El odio sin fronteras

En uno de sus últimos editoriales apunta la mayor responsabilidad a los dos emires principales y fundadores del JNIM Iyad Ag Ghaly y Amadou Kouffa, a quienes cataloga de apostatas y de pergeñar esta guerra hace mucho tiempo.

Por su parte, los integrantes del JNIM, tratan de kharijitas (extremistas) a los hombres del Estado Islámico en el Gran Sahara. El malí Iyad Ag Ghal antiguo líder Ansar Dine, organización que se incorporaría a JNIM, al asumir como líder de este último grupo no solo hizo su bayat, (juramento de lealtad) al emir de AQMI (al-Qaeda para Magreb Islámico) al argelino Abdelmalek Droukel y a Aymán al-Zawahiri, sino también al Príncipe de los Creyentes o Amīr al-muʾminīn, título honorifico que lleva el líder de los talibanes desde 2016, el mullah, Hibatullah Akhundzada, lo que perfila perfectamente las diferencias ideológicas que dividen las dos organizaciones sahelianas.

Se conoció que a principio de año hubo deserciones de algunas brigadas del JNIN, que habrían jurado lealtad al sucesor de al-Baghdadi, tras su muerte, el emir Abu al-Qurashi. También se informó que, en el centro del país, poco después de esa deserción, un importante grupo perteneciente a la tribu Fulani, históricamente leales a Khatiba Macina de al-Qaeda, también desertó.

Una de las principales críticas del Daesh a el JNIM, es que esta organización se ha mostrado dispuesta a negociar con Bamako, con la condición de que las fuerzas francesas de la operación Barkhane, unos 5 mil efectivos, que están operando en el norte del país desde 2014, que es la principal barrera de contención de la actividad takfirista, abandonen Malí, coincidiendo con las políticas del Talibán a la hora de negociaciones con los Estados Unidos, con vista a la pacificación del país centroasiático, que exigía la retirada de todas las tropas norteamericanas.

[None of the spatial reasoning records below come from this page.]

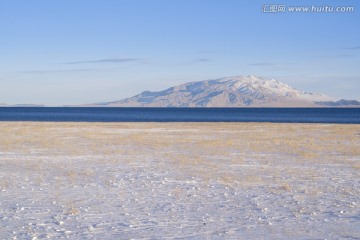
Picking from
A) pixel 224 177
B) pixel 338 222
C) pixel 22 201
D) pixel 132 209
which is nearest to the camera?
pixel 338 222

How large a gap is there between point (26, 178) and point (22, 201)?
4821 mm

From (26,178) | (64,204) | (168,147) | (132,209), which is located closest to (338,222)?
(132,209)

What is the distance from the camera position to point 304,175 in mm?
21812

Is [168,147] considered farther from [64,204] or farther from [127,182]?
[64,204]

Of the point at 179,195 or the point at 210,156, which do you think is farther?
the point at 210,156

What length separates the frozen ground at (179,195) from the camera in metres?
12.6

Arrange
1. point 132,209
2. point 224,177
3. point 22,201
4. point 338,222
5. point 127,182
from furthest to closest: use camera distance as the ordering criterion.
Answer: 1. point 224,177
2. point 127,182
3. point 22,201
4. point 132,209
5. point 338,222

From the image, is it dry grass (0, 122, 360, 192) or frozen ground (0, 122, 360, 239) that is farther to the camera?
dry grass (0, 122, 360, 192)

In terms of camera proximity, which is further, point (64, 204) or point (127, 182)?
point (127, 182)

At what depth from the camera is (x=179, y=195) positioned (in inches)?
669

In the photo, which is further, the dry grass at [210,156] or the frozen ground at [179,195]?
the dry grass at [210,156]

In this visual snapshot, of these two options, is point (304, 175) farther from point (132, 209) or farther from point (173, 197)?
point (132, 209)

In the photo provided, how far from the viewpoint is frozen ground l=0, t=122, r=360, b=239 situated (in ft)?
41.4

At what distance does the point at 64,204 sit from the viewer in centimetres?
1543
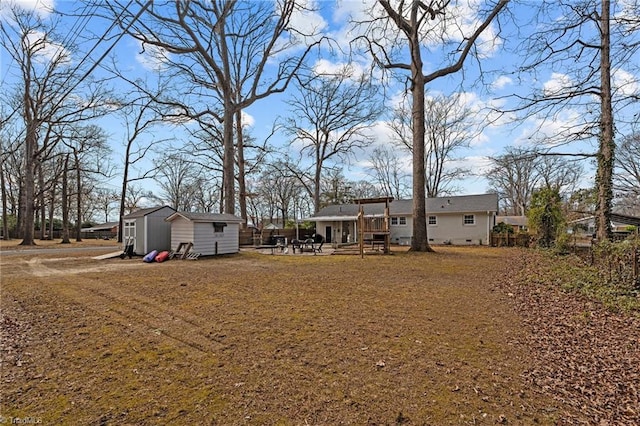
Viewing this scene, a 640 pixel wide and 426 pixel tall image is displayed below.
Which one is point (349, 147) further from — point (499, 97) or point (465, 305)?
point (465, 305)

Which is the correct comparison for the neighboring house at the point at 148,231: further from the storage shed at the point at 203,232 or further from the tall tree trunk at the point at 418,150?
the tall tree trunk at the point at 418,150

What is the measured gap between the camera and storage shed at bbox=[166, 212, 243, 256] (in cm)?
1405

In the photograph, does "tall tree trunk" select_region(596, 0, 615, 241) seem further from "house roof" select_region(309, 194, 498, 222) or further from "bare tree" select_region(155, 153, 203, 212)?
"bare tree" select_region(155, 153, 203, 212)

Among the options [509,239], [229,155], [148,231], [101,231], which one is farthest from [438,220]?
[101,231]

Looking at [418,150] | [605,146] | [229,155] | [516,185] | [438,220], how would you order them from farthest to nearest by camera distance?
[516,185], [438,220], [229,155], [418,150], [605,146]

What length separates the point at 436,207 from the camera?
82.0 ft

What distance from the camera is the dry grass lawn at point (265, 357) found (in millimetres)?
2629

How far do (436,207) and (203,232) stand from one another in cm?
1744

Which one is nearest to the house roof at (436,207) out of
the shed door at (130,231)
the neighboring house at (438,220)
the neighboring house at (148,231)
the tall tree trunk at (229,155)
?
the neighboring house at (438,220)

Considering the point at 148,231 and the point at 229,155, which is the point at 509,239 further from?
the point at 148,231

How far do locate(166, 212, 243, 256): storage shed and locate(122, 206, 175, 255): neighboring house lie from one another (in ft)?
1.97

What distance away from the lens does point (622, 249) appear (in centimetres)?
684

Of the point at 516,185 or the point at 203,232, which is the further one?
the point at 516,185

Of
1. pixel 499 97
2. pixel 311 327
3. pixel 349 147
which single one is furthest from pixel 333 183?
pixel 311 327
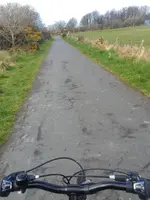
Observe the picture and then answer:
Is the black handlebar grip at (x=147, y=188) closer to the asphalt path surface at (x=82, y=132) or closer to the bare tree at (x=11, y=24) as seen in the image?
the asphalt path surface at (x=82, y=132)

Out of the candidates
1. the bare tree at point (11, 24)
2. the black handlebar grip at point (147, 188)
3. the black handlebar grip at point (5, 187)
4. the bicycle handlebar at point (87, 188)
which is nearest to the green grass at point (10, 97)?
the black handlebar grip at point (5, 187)

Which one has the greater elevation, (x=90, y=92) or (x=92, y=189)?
(x=92, y=189)

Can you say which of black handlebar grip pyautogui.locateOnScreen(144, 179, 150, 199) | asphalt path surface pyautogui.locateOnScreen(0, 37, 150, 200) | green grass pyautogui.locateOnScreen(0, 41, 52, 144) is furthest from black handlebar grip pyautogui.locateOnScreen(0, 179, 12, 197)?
green grass pyautogui.locateOnScreen(0, 41, 52, 144)

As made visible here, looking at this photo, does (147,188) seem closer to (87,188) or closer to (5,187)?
(87,188)

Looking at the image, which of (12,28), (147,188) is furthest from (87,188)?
(12,28)

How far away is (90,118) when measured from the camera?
5801 mm

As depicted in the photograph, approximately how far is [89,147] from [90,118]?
155 centimetres

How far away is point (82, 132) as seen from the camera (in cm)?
500

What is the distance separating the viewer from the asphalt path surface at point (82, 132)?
3.76 meters

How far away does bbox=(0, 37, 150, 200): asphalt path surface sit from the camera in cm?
376

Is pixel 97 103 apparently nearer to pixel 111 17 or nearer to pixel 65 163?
pixel 65 163

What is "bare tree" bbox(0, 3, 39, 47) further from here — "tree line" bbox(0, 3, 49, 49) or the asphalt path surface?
the asphalt path surface

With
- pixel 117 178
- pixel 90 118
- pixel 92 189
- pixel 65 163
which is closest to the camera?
pixel 92 189

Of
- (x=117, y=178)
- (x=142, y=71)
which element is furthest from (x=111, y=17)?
(x=117, y=178)
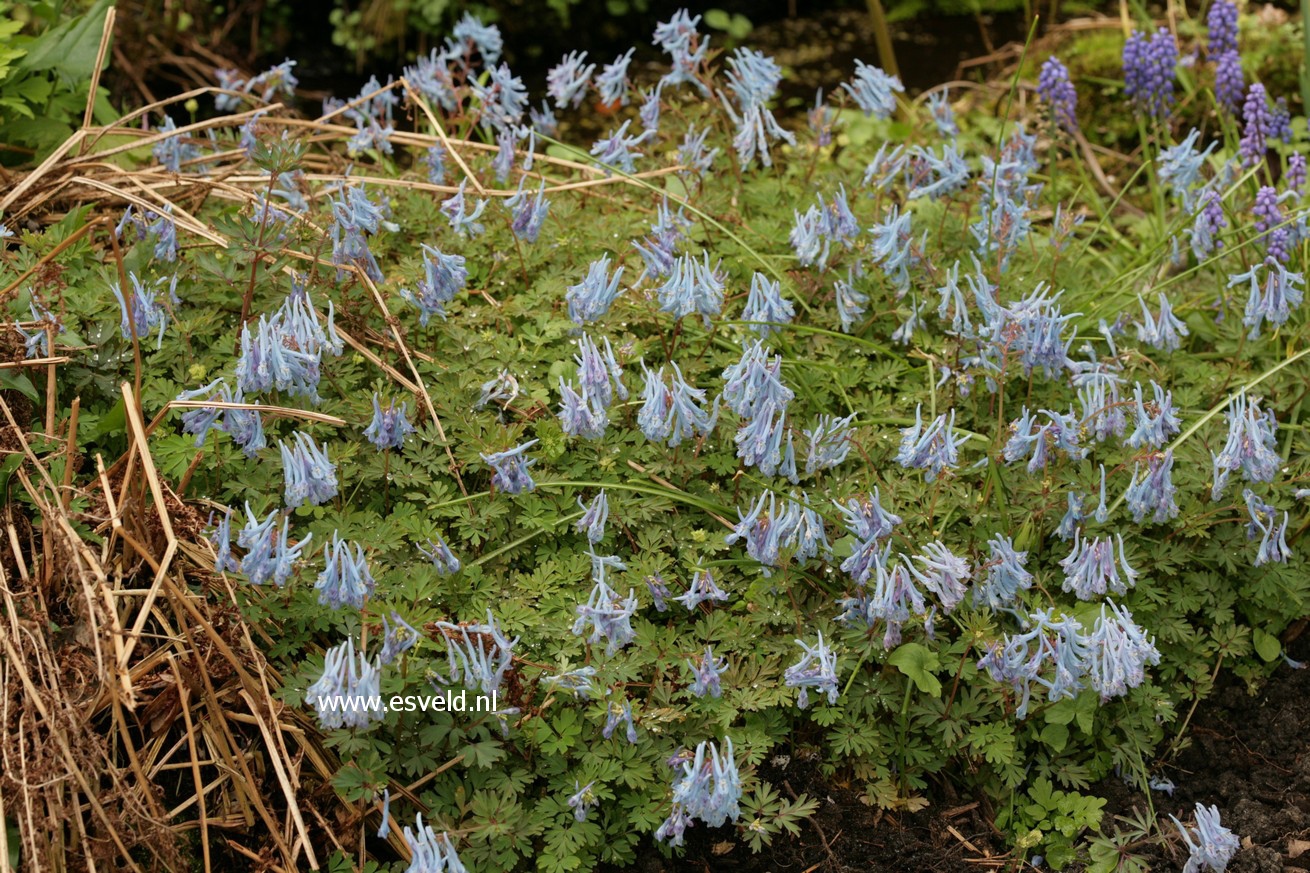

De abandonar Mali, las fuerzas francesas, sería una jugada de alto riesgo para la subsistencia de Bamako.

En las últimas semanas ambas organizaciones se han arrogado diferentes acciones, Daesh, asevera que, en el norte y centro de Mali, abarcado también el norte de Burkina Faso ha realizado diferentes operaciones contra blancos de al-Qaeda al tiempo que informa haber rechazado dos incursiones de al-Qaeda cerca de Nampala, un área próxima a la frontera con Mauritania, y al este de Macina en la región de Segou.

En esta primavera se están repitiendo las acciones militares que se produjeron en el último otoño, pero de mayor envergadura. Según lo han reportado medios locales a principio de abril, se produjeron fuertes enfrentamientos entre ambas organizaciones en las localidades de Dialloube, Koubi, Djantakai y Nigua en la región de Mopti. Y en marzo, hubo combates cerca de la ciudad mauritana de Fassala, en la frontera con Malí.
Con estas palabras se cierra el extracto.